1) Decadal-interdecadal variability and poleward heat
transport in the North Atlantic
There is substantial evidence for decadal climate variability in the air-sea-ice climate system. Recent hypotheses suggest that decadal variability in the Pacific may be either linked to changes in the El Niño/La Niña signal in the equatorial Pacific (Trenberth and Hurrell, 1994) or to midlatitude air-sea instabilities (Latif and Barnett, 1994). It is not clear whether similar mechanisms exist in the Atlantic or whether there is a relationship between the Pacific and Atlantic modes of variability. Below recent evidence is presented to show that decadal variability can exist in uncoupled ocean models in basins where deep water formation occurs.
Under mixed boundary conditions self-sustained internal variability on the decadal-interdecadal timescale can exist in ocean models (e.g., Weaver and Sarachik, 1991; Weaver et al., 1991). Often this variability is linked to the turning on and shutting off of high latitude convection and the subsequent generation and removal of east-west steric height gradients which cause the thermohaline circulation to intensify and weaken over a decadal timescale. This variability is in turn associated with the propagation to the eastern boundary of warm, saline anomalies, generated in the mid-ocean, between the sub-polar and sub-tropical gyres. The separated western boundary current provides the source of warm, saline water required to initiate the anomaly development. Horizontal advection sets the oscillation timescale which is given by the length of time it takes a particle to be advected from the mid-ocean region, between the subpolar and subtropical gyres, to the eastern boundary and then, as subsurface flow, towards the polar boundary. Decadal internal oceanic variability still persists or may even be excited when a stochastic component is added to the freshwater forcing (Weaver et al., 1993; Weisse et al., 1994). It has also recently been shown that decadal internal oceanic variability can also exist in ocean models driven only by thermal forcing (Weaver et al., 1994; Greatbatch and Zhang, 1995; Winton, 1995).
The existence of such model results makes it difficult to interpret causes and effects of decadal variability in current coupled climate models which employ flux-adjustments (see Weaver and Hughes, 1995). This follows since if the flux adjustment is large in magnitude, one might expect that the oceanic variability is determined by this structure, with the higher frequency air-sea flux variability providing a stochastic forcing which simply excites it.
In this proposal advances to our understanding of decadal-interdecadal variability will be achieved through the use of coupled models of varying complexity which do not employ flux adjustments. This will expand upon the early uncoupled OGCM results. The use of an EMBM will allow for simple thermodynamic feedbacks. Furthermore, the use of OGCMs of varying resolution will allow for both an analysis of the effects of horizontal boundary layers (as discussed in Winton, 1995) and the role of eddies in decadal-interdecadal climate variability.
One of the most fundamental, yet unanswered, questions regarding the ocean's role in climate is whether or not eddies are important in transporting heat and salt poleward. Numerous studies (e.g., Bryan, 1982; Cox, 1985; Bryan, 1991; Boening and Budich, 1992; Drijfhout, 1994) have suggested that eddies do not play a significant role in the transport of heat and salt poleward. They suggest that the heat and salt transport is dominated by the meridional overturning transport in the North Atlantic. Wang et al. (1995) and Semtner and Chervin (1992) have further suggested that the barotropic component of the ocean circulation may have a significant effect in the transport of heat and salt, especially in the Pacific Ocean.

* [DATASET SECTION]
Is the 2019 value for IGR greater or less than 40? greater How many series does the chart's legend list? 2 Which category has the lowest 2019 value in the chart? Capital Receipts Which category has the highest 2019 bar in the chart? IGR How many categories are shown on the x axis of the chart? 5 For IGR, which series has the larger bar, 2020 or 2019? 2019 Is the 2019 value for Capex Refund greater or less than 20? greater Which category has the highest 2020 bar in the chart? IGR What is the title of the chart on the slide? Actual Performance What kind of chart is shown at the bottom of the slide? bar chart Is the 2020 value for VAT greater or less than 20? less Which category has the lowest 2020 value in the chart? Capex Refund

* [TASKS FOR THIS EXERCISE]
A - Answer these questions from the text on decadal variability and poleward heat transport in the North Atlantic, one answer per line with matching marks:
(i) What sets the oscillation timescale?
(ii) What provides the source of warm, saline water needed to start the anomaly development?
(iii) Which two works suggest that the barotropic component of the ocean circulation may strongly affect heat and salt transport?
B - Please list every study that the text on North Atlantic decadal variability and heat transport cites as suggesting that eddies do not play a significant role in poleward heat and salt transport.
C - Carry on the text on decadal variability and poleward heat transport in the North Atlantic from its final sentence.

* [RESPONSES FOR EACH TASK]
A -
(i) Horizontal advection
(ii) The separated western boundary current
(iii) Wang et al. (1995) and Semtner and Chervin (1992)

B -
Bryan, 1982
Cox, 1985
Bryan, 1991
Boening and Budich, 1992
Drijfhout, 1994

C -
All of the above works suffer from a major shortcoming since all the experiments were conducted using ocean-only models. In the limit of specified fluxes of heat and freshwater, the oceanic heat and salt transports are necessarily predetermined at equilibrium since the divergence of the transport gives the zonally-averaged flux. Thus, whether or not eddies are resolved will not change the total heat or salt transport at equilibrium.
All of the above studies also used restoring boundary conditions on temperature and salinity. While these boundary conditions do not impose an exact constraint on the oceanic poleward heat and salt transports at equilibrium, they do largely determine the thermocline structure and hence, I suggest, clamp the ability of the ocean models to freely regulate their heat and salt transport.
To quantitatively address this problem we shall use an idealized OGCM of the North Atlantic with resolution ranging from 4deg. x 4deg. to 1/4deg. x 1/4deg. coupled to an EMBM. The only constraint on the coupled system will then be the incoming solar radiation at the top of the atmosphere. As the ocean model resolution increases, the coupled system will be allowed to adjust, subject to the specified constraint on the incoming solar radiation. By partitioning the heat transport into time mean and time dependent terms we will be able to see whether or not transient eddies are indeed important for the transport of heat and salt poleward. In addition, by examining the time-mean component we will be able to quantify the importance of the barotropic versus overturning transport.
2) The dependence of climate variability in the GFDL coupled model on the mean climatic state
Both A. Weaver and T. Hughes recently visited GFDL in Princeton and acquired the GFDL coupled model. We have recently got this model working on our local workstation cluster. We plan to use it (in close collaboration with Ron Stouffer and Suki Manabe) to investigate the processes involved in decadal-interdecadal climate variability and in particular, to examine the sensitivity of this variability to the mean climatic state. To begin with we will run the ocean component of the GFDL coupled model with specified fluxes of heat and salt (obtained from the ocean spin-up) together with noise to see whether the decadal-interdecadal variability, seen in Delworth et al. (1993), is an internal mode of ocean variability which is a red response to white noise forcing. In addition, we propose to test the ideas of Weaver and Hughes (1995) to see whether or not we can reduce the necessary flux adjustments by simply adjusting the zonal mean fluxes of heat and salt (and hence the implied oceanic heat and salt transports).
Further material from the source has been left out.